#### Exercise description
List every line in this data where the string "cover" occurs.

=== Records provided ===

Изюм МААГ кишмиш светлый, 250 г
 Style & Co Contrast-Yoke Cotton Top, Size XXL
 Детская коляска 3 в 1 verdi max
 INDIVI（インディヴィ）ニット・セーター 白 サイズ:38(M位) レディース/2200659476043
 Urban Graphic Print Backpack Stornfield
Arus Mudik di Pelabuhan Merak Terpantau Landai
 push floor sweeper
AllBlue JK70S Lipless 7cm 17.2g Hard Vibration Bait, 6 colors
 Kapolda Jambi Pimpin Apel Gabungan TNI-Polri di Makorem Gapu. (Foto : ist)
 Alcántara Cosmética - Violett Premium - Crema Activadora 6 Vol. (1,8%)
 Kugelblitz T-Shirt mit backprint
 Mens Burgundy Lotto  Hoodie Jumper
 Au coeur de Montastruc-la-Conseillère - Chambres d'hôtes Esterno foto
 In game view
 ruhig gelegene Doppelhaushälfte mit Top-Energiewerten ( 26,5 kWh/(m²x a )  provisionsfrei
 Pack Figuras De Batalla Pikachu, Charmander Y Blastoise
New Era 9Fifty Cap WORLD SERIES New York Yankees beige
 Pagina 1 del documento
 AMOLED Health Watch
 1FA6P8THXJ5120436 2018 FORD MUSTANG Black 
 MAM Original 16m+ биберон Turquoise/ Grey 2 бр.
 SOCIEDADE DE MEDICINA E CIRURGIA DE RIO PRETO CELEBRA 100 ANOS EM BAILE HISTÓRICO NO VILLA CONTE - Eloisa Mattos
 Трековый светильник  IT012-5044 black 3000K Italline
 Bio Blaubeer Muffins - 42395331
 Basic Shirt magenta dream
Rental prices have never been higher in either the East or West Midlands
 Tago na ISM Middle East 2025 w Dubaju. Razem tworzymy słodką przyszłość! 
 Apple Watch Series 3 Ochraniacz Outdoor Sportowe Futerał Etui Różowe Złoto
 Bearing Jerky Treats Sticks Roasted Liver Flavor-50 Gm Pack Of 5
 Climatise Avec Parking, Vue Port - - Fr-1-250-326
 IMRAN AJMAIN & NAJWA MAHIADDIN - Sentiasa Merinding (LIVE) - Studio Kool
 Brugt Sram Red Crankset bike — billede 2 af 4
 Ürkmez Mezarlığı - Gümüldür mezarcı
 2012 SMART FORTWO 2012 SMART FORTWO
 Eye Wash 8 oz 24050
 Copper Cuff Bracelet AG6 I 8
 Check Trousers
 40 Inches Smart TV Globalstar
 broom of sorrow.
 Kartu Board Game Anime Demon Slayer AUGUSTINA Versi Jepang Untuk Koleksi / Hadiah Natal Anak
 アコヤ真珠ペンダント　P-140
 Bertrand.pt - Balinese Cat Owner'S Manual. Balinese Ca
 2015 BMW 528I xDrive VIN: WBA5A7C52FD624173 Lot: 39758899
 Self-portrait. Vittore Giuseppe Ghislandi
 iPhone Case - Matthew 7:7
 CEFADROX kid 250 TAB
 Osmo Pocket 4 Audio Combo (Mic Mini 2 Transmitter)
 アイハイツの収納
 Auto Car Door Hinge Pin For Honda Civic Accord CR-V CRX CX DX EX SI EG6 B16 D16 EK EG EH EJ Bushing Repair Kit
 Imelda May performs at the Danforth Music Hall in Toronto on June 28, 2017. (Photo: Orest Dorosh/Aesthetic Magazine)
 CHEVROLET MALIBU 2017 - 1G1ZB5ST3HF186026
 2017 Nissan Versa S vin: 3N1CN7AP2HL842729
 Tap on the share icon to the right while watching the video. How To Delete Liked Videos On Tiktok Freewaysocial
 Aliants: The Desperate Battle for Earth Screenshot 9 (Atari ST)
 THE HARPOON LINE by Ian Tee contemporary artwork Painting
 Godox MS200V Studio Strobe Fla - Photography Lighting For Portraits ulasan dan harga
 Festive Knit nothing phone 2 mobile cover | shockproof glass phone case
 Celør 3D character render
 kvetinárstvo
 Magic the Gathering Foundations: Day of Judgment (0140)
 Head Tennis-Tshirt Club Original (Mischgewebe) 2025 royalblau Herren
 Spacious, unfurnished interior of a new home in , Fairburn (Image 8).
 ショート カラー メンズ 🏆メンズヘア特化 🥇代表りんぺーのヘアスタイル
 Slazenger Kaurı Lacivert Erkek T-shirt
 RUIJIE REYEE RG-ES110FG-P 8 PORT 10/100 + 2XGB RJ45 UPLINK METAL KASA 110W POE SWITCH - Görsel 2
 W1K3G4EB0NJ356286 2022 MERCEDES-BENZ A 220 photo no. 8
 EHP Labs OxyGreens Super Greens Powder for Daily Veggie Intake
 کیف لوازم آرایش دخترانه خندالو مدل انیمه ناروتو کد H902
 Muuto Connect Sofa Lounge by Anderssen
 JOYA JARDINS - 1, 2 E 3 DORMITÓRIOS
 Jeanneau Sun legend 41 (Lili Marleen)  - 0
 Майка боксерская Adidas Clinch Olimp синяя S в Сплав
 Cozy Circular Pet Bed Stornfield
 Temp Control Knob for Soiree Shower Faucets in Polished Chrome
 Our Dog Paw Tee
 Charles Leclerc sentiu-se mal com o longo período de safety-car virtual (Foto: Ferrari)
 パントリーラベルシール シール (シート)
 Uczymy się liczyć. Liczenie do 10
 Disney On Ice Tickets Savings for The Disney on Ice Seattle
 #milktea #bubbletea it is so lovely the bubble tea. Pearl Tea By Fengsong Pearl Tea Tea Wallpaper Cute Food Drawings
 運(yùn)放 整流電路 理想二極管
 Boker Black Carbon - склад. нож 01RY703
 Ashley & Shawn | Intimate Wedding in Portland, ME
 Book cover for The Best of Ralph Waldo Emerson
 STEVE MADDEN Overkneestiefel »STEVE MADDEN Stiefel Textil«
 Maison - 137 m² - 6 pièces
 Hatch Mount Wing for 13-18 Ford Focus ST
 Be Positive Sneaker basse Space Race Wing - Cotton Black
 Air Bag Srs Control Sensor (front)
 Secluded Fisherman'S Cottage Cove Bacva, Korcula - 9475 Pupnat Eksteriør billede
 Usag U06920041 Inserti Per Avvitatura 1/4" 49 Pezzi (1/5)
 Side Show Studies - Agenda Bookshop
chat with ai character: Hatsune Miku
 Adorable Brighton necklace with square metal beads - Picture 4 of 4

===

#### Completed exercise
 Festive Knit nothing phone 2 mobile cover | shockproof glass phone case
 Book cover for The Best of Ralph Waldo Emerson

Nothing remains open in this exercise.